32. Sale of a Body Corporate

(1) The Financial Promotion Restriction does not apply to any communication by, or on behalf of, a Body Corporate, a Partnership, a single individual or a Group of Connected Individuals or an officer of them which relates to a transaction falling within sub-paragraph (2).
(2) A transaction falls within this paragraph if —
(a) it is one to acquire or dispose of Shares in a Body Corporate or is entered into for the purposes of such an acquisition or disposal; and
(b) either —
(i) the conditions set out in sub-paragraph (3) are met; or
(ii) those conditions are not met, but the object of the transaction may nevertheless reasonably be regarded as being the acquisition of day-to-day control of the affairs of the Body Corporate.
(3) The conditions mentioned in sub-paragraph (2)(b) are that —
(a) the Shares consist of or include 50 per cent. or more of the Voting Shares in the Body Corporate; or
(b) the Shares, together with any already held by the person acquiring them, consist of or include at least that percentage of such Shares; and
(c) in either case, the acquisition or disposal is, or is to be, between parties each of whom is a Body Corporate, a Partnership, a single individual or a Group of Connected Individuals.

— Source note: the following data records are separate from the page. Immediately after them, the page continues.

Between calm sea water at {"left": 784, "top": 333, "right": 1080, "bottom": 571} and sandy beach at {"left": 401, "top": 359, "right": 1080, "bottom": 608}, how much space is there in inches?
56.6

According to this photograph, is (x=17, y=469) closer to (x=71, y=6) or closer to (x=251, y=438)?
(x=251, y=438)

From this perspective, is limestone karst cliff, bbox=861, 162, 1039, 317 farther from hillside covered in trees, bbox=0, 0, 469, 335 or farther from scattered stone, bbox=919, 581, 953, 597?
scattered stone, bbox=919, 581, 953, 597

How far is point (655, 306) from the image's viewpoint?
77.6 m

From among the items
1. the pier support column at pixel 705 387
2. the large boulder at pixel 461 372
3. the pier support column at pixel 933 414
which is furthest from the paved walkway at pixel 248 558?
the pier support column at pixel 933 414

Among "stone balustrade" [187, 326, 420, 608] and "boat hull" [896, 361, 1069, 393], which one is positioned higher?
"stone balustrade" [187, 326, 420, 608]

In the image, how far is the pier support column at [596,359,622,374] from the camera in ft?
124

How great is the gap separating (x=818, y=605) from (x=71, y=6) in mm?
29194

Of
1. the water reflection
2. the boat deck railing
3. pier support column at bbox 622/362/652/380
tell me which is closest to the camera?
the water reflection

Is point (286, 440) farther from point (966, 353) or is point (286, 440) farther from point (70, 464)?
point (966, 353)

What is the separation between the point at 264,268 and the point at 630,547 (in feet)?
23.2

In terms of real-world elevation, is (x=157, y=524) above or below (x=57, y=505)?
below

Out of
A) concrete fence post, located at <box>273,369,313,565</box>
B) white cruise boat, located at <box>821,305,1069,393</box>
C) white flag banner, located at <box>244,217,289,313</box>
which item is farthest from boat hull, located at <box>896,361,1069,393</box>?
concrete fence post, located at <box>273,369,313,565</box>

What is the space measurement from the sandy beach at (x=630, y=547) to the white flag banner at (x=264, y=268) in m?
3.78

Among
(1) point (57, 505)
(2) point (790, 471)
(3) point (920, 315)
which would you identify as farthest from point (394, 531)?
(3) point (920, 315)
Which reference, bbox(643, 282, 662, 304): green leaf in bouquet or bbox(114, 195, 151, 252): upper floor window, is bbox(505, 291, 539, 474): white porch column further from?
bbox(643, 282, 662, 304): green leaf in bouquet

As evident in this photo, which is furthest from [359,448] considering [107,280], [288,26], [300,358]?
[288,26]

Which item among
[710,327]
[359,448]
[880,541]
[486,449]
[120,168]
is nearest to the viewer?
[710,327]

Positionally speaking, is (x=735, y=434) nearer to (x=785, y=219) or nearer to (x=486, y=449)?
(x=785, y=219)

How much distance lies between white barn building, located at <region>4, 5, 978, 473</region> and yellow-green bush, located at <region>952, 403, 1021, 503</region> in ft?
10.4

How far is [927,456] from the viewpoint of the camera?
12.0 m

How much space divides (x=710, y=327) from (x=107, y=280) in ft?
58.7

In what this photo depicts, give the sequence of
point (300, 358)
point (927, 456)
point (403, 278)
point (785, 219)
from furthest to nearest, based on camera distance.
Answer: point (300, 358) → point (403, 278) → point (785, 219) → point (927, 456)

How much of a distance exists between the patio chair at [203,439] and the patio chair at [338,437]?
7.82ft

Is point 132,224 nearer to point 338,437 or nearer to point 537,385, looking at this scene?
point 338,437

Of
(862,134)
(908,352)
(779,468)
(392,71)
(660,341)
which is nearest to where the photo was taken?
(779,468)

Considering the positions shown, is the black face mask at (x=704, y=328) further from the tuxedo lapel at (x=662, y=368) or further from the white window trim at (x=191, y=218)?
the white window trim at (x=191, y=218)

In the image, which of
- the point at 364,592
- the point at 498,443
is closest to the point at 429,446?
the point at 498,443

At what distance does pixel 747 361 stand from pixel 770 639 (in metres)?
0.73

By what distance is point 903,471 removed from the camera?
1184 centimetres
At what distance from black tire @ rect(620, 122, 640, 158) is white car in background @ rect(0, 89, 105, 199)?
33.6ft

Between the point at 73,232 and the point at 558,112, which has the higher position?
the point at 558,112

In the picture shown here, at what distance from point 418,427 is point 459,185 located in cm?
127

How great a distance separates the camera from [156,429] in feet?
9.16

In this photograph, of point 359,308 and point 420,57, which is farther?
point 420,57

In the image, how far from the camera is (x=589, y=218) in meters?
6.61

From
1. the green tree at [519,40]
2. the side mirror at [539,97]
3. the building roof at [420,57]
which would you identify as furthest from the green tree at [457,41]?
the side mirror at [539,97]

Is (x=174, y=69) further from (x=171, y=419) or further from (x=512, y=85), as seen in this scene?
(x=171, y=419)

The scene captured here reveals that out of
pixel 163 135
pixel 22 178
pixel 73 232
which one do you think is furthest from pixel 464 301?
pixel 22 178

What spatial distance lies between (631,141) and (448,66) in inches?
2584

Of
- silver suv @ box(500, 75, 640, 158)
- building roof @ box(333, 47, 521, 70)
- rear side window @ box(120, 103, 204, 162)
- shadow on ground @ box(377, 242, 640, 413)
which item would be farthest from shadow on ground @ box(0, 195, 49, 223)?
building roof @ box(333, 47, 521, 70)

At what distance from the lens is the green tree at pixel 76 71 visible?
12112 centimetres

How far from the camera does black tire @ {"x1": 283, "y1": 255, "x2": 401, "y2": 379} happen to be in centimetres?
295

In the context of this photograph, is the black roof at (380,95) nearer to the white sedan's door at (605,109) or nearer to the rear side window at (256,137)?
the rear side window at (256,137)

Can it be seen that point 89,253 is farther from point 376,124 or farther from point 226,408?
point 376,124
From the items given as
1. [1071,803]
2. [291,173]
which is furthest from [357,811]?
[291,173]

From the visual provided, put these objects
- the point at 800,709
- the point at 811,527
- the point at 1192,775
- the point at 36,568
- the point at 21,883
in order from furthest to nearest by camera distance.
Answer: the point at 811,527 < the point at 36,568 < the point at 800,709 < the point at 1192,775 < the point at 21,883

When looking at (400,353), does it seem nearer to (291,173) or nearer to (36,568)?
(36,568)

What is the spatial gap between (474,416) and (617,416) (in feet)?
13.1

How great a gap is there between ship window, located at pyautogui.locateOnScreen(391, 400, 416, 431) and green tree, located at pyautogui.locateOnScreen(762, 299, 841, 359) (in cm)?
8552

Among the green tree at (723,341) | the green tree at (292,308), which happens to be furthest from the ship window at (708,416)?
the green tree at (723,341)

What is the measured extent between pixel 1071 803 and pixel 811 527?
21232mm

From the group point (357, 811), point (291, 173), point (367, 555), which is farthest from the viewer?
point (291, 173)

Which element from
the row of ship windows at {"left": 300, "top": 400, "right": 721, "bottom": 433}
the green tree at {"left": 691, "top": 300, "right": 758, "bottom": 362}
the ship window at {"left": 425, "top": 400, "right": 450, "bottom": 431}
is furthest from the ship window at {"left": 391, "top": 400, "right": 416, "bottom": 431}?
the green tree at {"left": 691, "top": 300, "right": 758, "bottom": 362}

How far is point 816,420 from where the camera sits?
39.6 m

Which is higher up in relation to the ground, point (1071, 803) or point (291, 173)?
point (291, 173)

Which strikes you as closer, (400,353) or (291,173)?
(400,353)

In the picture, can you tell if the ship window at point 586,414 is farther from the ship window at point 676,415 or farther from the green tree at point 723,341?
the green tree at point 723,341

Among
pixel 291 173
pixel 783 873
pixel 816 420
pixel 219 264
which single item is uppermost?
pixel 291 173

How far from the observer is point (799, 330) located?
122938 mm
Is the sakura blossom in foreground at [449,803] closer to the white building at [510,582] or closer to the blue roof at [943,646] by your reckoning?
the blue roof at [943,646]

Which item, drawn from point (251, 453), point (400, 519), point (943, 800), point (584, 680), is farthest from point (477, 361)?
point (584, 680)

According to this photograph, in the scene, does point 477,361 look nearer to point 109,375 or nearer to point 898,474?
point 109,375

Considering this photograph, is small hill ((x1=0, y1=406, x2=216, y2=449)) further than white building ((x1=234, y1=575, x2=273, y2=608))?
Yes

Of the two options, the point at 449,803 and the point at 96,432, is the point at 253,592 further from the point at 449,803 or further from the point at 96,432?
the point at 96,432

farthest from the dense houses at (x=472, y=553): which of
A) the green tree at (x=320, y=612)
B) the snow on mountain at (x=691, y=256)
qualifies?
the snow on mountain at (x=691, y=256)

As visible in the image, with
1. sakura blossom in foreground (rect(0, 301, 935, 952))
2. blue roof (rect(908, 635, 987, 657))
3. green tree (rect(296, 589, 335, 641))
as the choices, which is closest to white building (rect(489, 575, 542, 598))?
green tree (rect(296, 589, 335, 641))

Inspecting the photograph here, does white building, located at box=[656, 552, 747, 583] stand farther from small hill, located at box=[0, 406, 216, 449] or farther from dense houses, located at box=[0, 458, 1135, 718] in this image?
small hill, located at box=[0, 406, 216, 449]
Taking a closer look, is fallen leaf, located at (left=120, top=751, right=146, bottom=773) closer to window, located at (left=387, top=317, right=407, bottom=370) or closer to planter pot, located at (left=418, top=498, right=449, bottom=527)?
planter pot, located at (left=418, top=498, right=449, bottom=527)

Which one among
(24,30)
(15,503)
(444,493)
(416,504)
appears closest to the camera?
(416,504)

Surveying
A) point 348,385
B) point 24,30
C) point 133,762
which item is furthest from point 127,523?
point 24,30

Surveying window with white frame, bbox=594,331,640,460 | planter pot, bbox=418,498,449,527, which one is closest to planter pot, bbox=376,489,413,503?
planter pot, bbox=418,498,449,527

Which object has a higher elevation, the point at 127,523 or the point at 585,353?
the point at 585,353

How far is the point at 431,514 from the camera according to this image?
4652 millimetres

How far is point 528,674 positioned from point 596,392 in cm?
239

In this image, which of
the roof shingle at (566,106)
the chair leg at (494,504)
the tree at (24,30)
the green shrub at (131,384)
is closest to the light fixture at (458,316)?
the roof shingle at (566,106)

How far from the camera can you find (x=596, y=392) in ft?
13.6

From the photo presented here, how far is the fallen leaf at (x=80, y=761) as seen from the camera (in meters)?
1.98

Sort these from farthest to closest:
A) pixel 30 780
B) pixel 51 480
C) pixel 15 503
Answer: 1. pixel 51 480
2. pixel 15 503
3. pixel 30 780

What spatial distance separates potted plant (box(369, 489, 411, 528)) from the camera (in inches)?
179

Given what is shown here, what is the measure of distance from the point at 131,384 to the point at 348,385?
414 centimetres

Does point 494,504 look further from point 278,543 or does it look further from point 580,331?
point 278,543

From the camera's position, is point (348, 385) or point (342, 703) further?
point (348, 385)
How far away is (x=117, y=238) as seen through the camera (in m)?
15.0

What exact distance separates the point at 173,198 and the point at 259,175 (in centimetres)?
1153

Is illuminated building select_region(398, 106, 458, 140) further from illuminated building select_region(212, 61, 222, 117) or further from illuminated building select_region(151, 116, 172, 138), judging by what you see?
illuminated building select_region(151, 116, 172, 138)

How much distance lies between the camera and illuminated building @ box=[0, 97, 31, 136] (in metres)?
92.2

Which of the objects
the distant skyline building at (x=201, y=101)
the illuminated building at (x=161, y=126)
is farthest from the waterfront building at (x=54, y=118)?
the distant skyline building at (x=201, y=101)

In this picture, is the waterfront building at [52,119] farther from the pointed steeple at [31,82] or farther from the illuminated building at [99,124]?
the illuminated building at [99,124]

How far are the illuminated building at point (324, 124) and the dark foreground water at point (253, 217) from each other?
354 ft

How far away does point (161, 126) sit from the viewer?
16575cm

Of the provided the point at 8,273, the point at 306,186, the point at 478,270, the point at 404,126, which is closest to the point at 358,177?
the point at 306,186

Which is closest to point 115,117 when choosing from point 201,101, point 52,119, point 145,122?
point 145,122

(4) A "Group of Connected Individuals" means —
(a) in relation to a party disposing of Shares in a Body Corporate, a single group of persons each of whom is —
(i) a Director or manager of the Body Corporate;
(ii) a Close Relative of any such Director or manager; or
(iii) a person acting as trustee for, or nominee of, any person falling within sub-paragraph (i) or (ii); and
(b) in relation to a party acquiring Shares in a Body Corporate, a single group of persons each of whom is —
(i) a person who is or is to be a Director or manager of the Body Corporate;
(ii) a Close Relative of any such person; or
(iii) a person acting as trustee for or nominee of any person falling within sub-paragraph (i) or (ii).